If you're using 10/8, then you have 16 bits' worth of /24 subnets, so 65k nodes by default. It's true that there are some companies in the world that have to worry about this limit, but for almost everybody I don't think this is a real problem.
Indeed, but its something extra that _you_ have think about after you've setup your VPC (if youre on AWS) not only does it mean you can deploy/configure un routable IPs by accident, its using a mechanism that _slows down_ your VPC, and adds a minefield of confinguration errors. its just madness.
It's just a LAN, why would you ever statically assign IPs? especally at scale, especially if you have a dynamic ever changing workload. Deploy a pod, two network interfaces, macvlan & AWS does the rest. Put a cloudwatch alert for DHCP exhaustion, or put a resource limit in for each AZ.

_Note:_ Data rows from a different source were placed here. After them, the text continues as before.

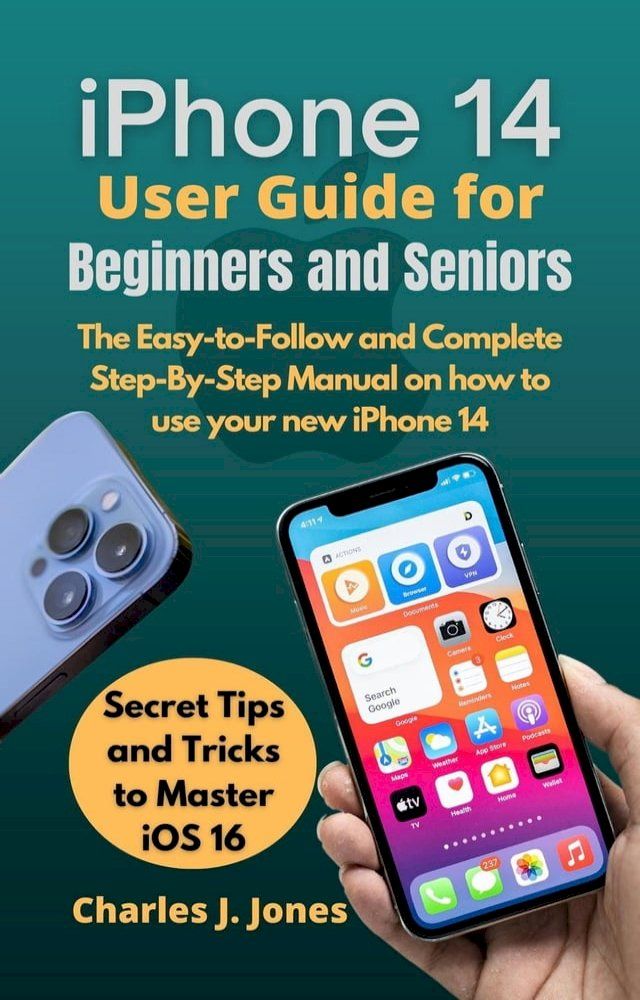  iPhone 14 User Guide for Beginners and Seniors(Kobo/電子書)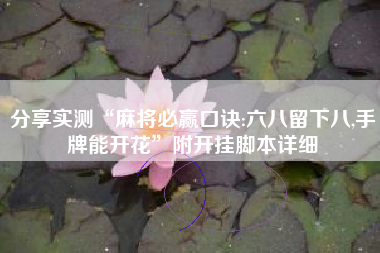 分享实测“麻将必赢口诀:六八留下八,手牌能开花”附开挂脚本详细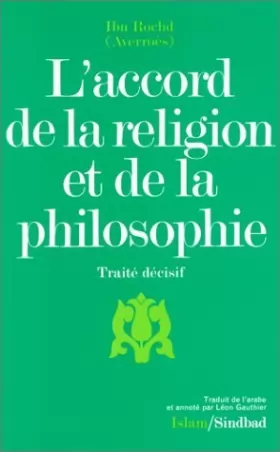 Couverture du produit · L'Accord de la religion et de la philosophie : Traité décisif de Ibn Rochd (1 janvier 1999) Broché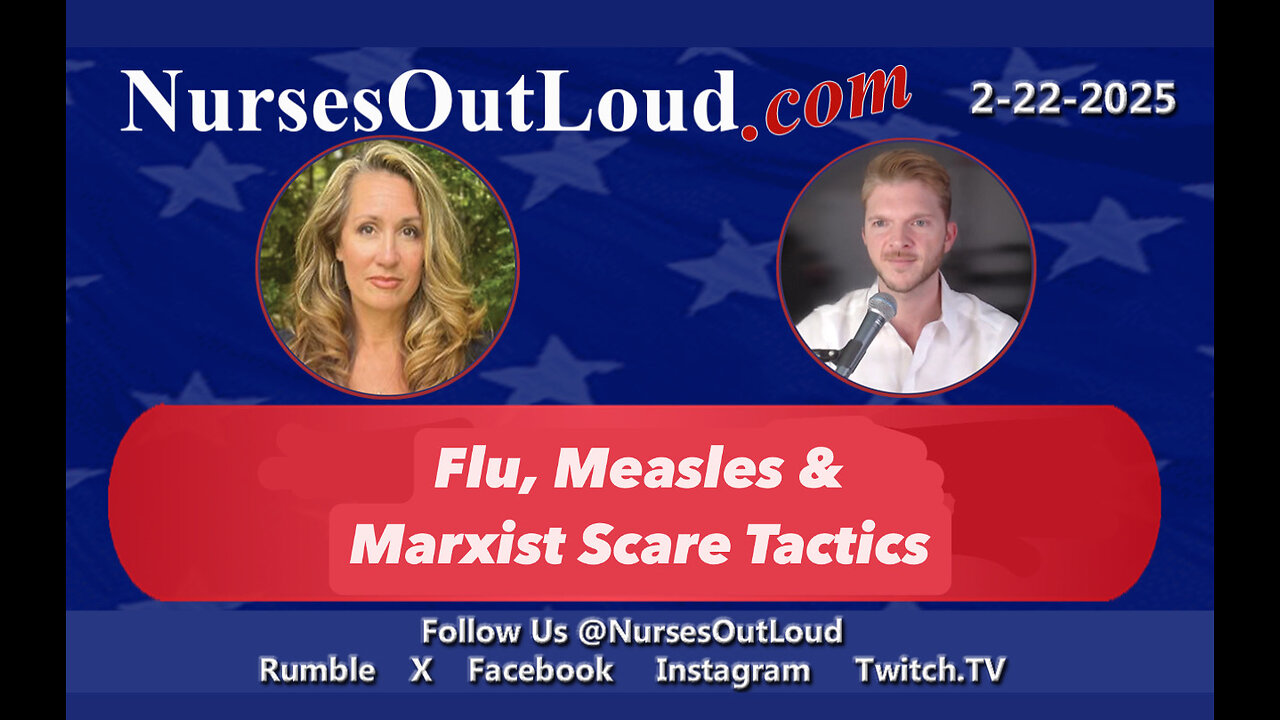 2-22-2025 Flu & Measles & Marxist Scare Tactics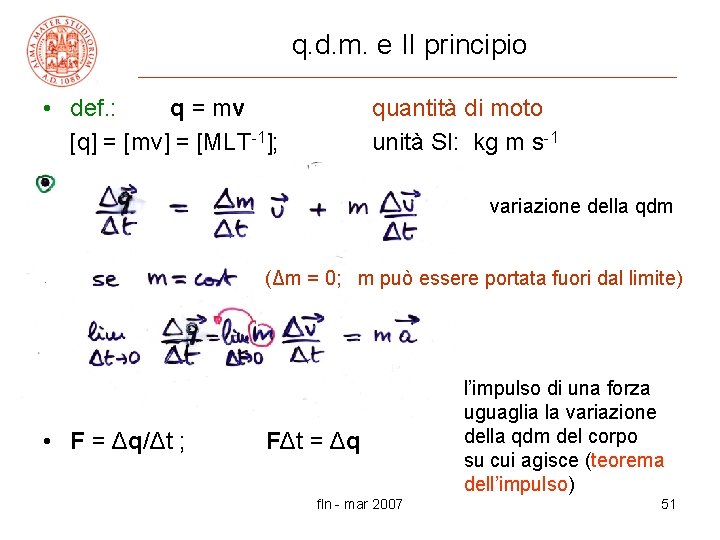 q. d. m. e II principio • def. : q = mv [q] =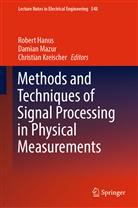 Robert Hanus, Christian Kreischer, Damia Mazur, Damian Mazur - Methods and Techniques of Signal Processing in Physical Measurements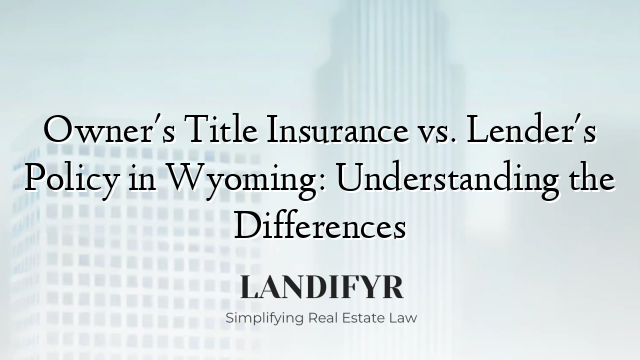 Owner's Title Insurance vs. Lender's Policy in Wyoming: Understanding the Differences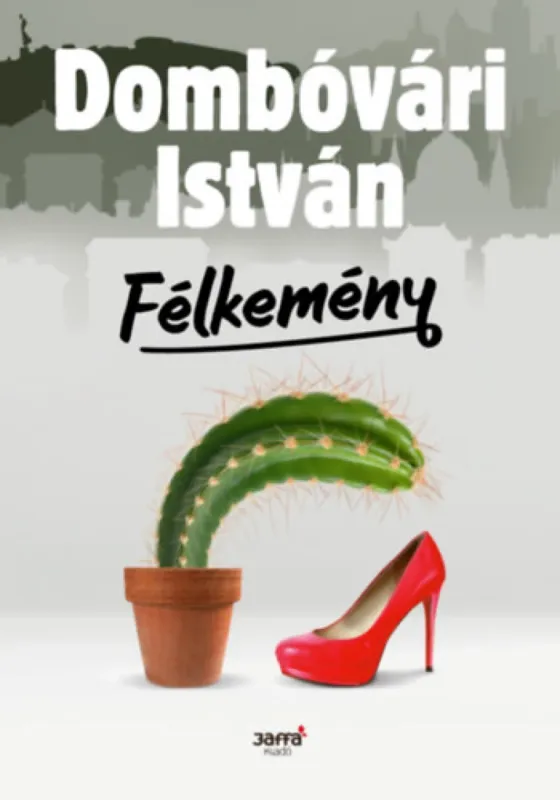 Utolsó esély Félkemény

Put it this way: Why do you want to have to think about subnets _after_ you've created your VPC? (unless you've reached a limit...)
>The ARP table might be bigger, but thats a different issue.
But this is the problem that most designs are trying to solve. Large L2s are notoriously fragile. 1,000 nodes, 50-100 pods/node is a lot of ARPs. And sometimes you want partitions between endpoints for security/isolation.
I agree with you about static assignment of addresses. But that's why (most) CNIs work with a controller of some kind for IPAM.
IMO, the problem complexity is hard to compress. You need to distribute/manage MAC addresses, routes, and/or state. Different designs would favor one over another.
Then you just move the routing problem to your gateway/router, and it'll end up exploding because of too many routes in the table (one per container), instead of only one per container host.
Why is having a big, flat namespace important? Routers route. Clos L3 networks are no longer a fancy thing. They're commonplace now. I don't see any advantage of having a flat network.
> One part of it is the iptables proxy magic that it does to allow services to have dynamically assigned IPs, too, with simple load-balancing between them.<
Ah yes, the iptables "magic". We call this, slowness and obfuscation. People who understand how to run networks don't like handwavy magic. We like simple, elegant concepts. Kubernetes networking is very far from simple and elegant. It's blackbox "magic".
>You don't need more complex overlay networking stacks such as Calico, Flannel or Weave right away.<
I run a native L3 network so have no need for an overlay network on top of it. That said, I'd argue that the overlay junk is probably easier for non-networking-fluent developers to setup and run compared to routing in AWS.
Kubernetes networking can be summed up thusly: Great for developers who know nothing about networking but want to run at hyperscale. Terrible for people who actually know how to run networks properly.
Kubernetes ingress is garbage. Stop apologizing for it.
IPv6 would also get rid of 99% of these overly complicated hand-wavy solutions that Kubernetes proponents constantly tout as strong points. Give each node a /64, and you're set.